Given records
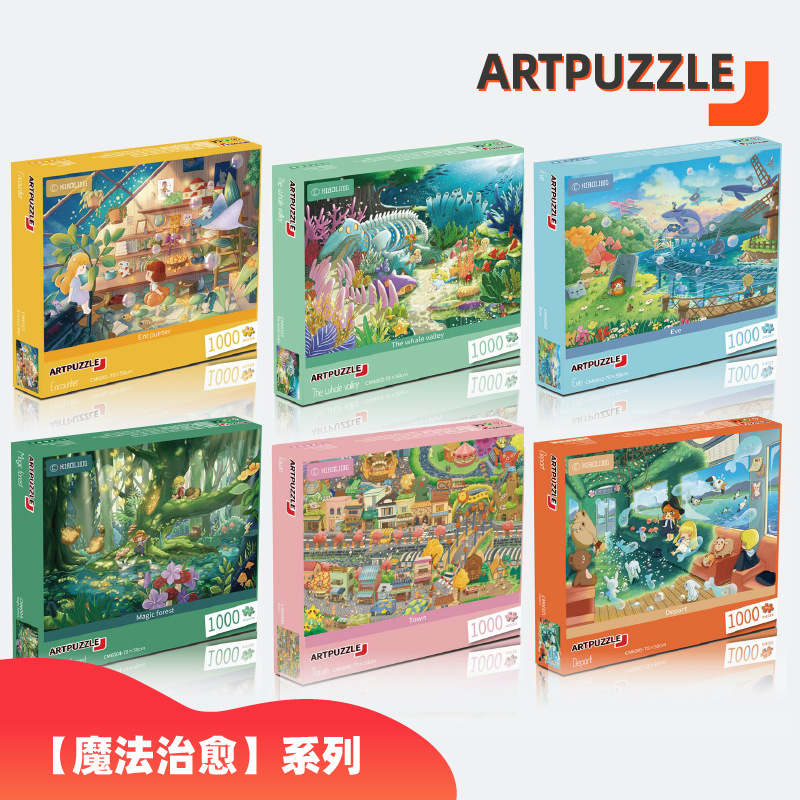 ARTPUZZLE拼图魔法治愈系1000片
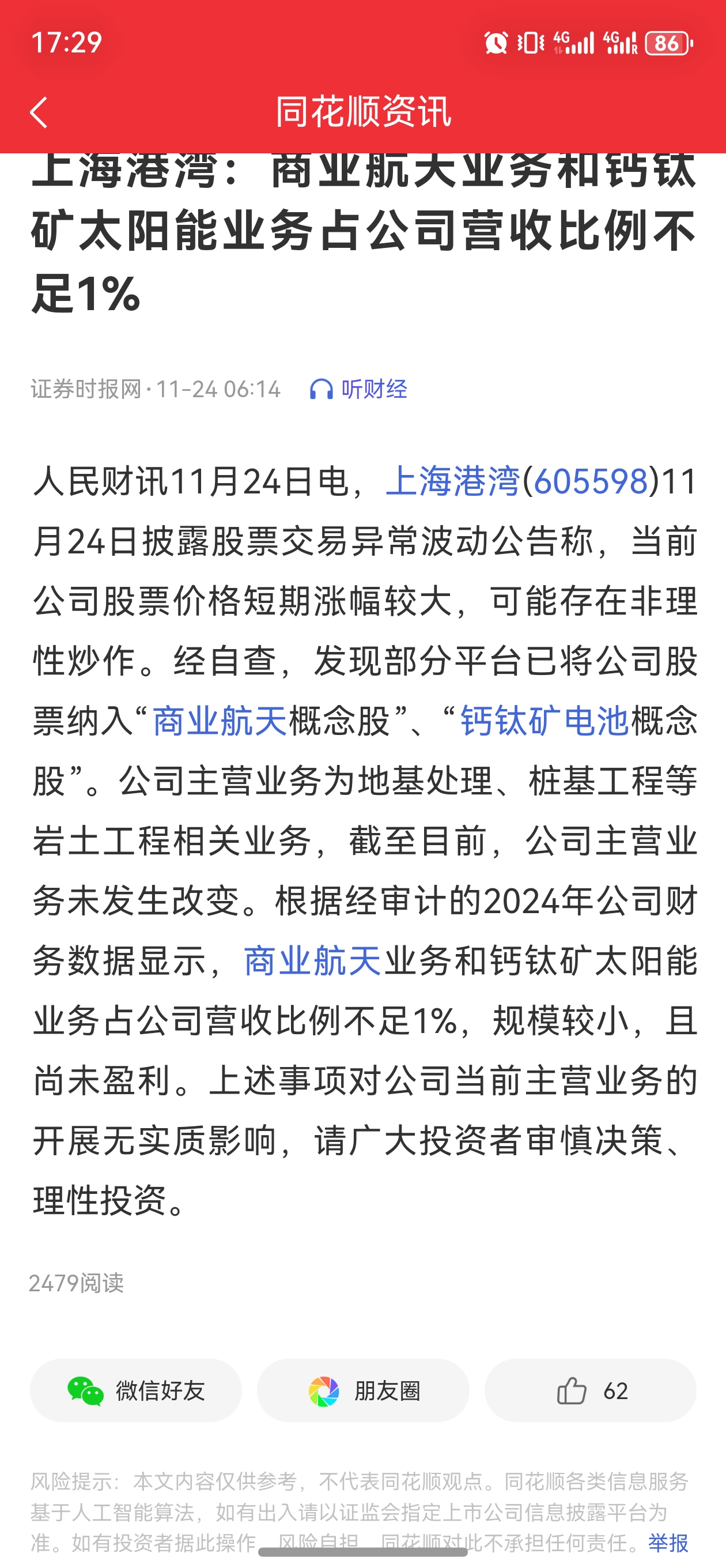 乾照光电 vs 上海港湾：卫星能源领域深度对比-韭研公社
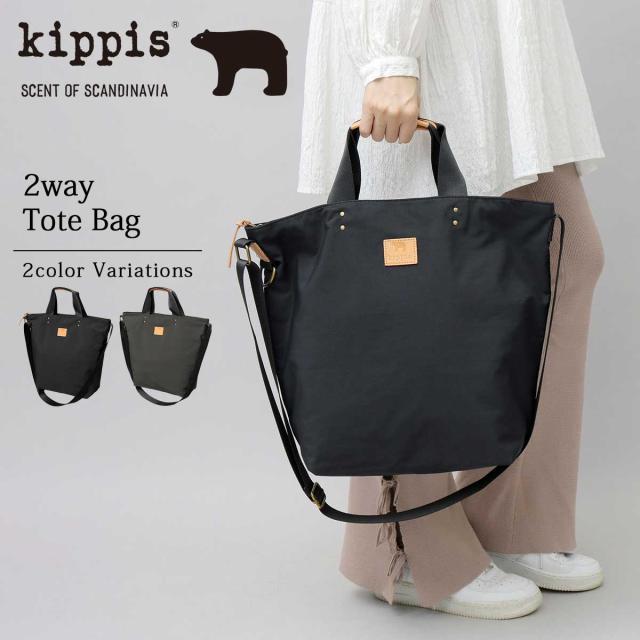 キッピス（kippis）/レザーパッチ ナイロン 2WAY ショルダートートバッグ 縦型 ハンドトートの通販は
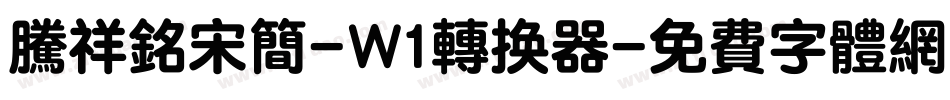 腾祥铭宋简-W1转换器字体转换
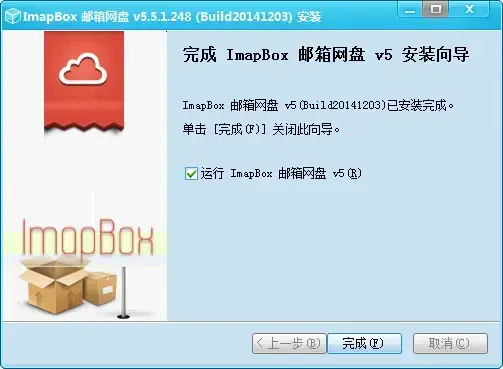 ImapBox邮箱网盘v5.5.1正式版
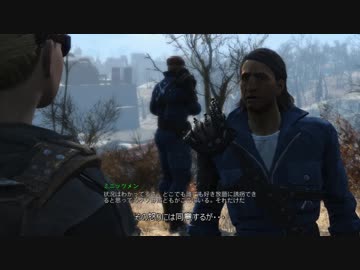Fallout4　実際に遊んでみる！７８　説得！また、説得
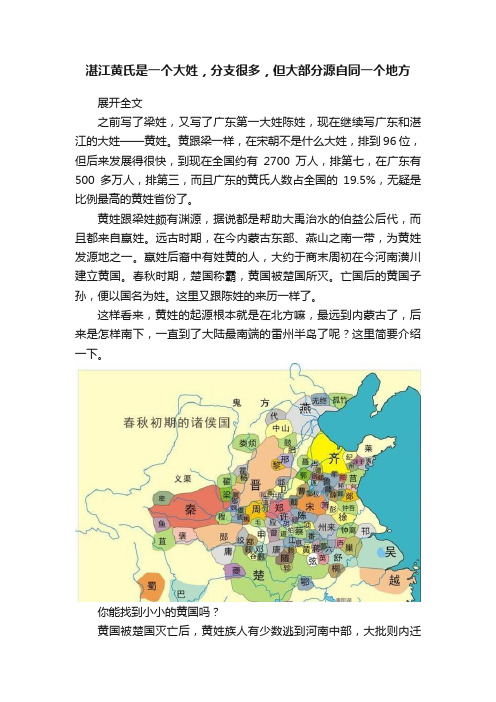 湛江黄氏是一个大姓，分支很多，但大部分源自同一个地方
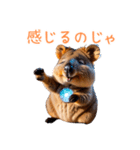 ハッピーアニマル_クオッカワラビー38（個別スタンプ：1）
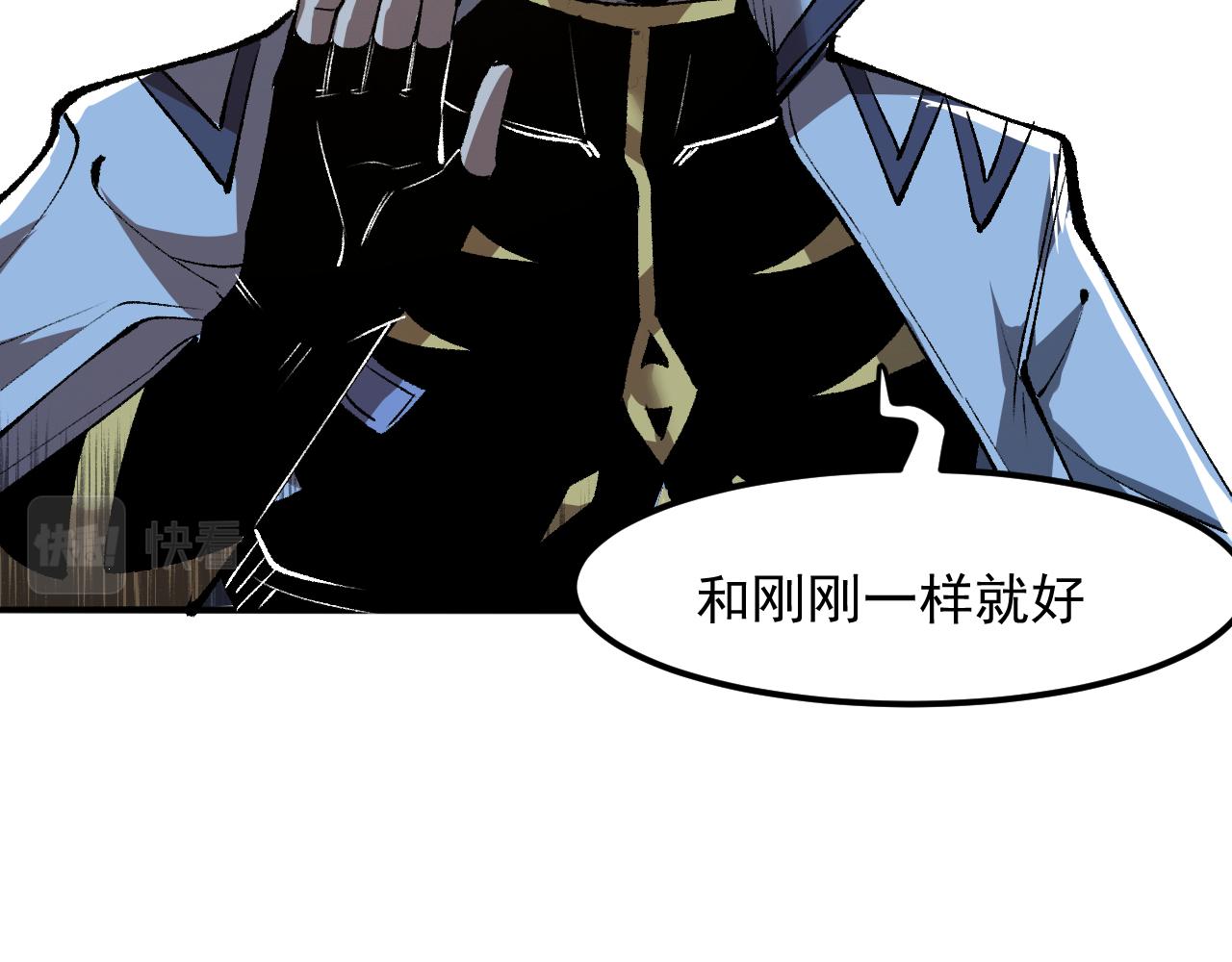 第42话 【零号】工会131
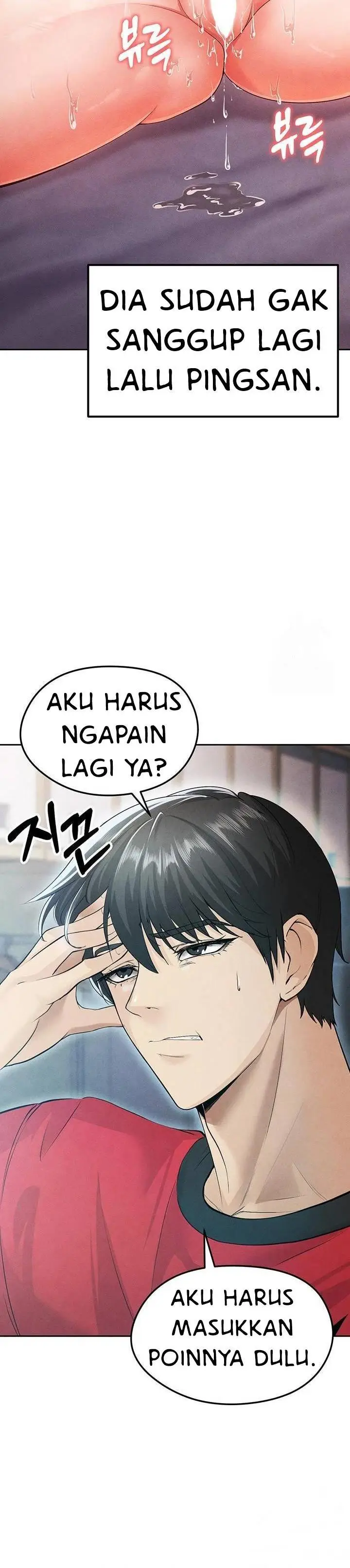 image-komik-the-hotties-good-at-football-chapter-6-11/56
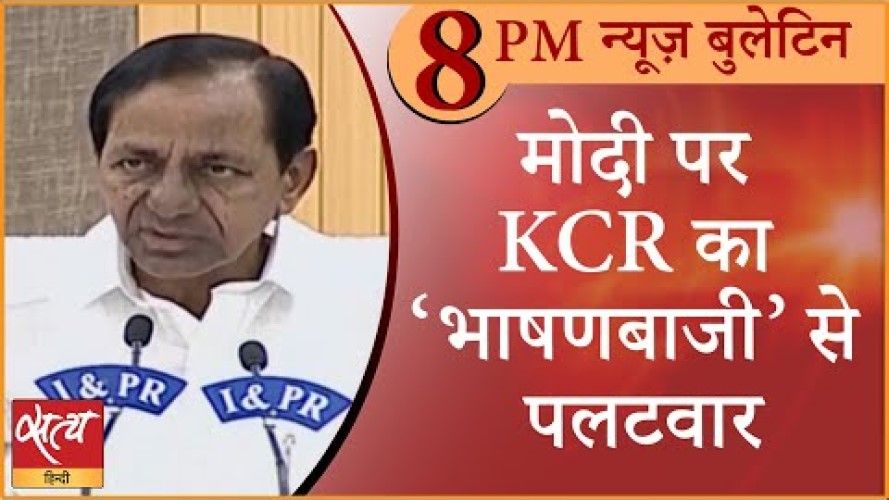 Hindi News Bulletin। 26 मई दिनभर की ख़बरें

Task to carry out
Pull the text out of every row above and copy it word for word, leaving out the pictures.

Expected answer
 ARTPUZZLE拼图魔法治愈系1000片
 乾照光电 vs 上海港湾：卫星能源领域深度对比-韭研公社
 キッピス（kippis）/レザーパッチ ナイロン 2WAY ショルダートートバッグ 縦型 ハンドトートの通販は
 腾祥铭宋简-W1转换器字体转换
 ImapBox邮箱网盘v5.5.1正式版
Fallout4　実際に遊んでみる！７８　説得！また、説得
 湛江黄氏是一个大姓，分支很多，但大部分源自同一个地方
 ハッピーアニマル_クオッカワラビー38（個別スタンプ：1）
 第42话 【零号】工会131
 image-komik-the-hotties-good-at-football-chapter-6-11/56
 Hindi News Bulletin। 26 मई दिनभर की ख़बरें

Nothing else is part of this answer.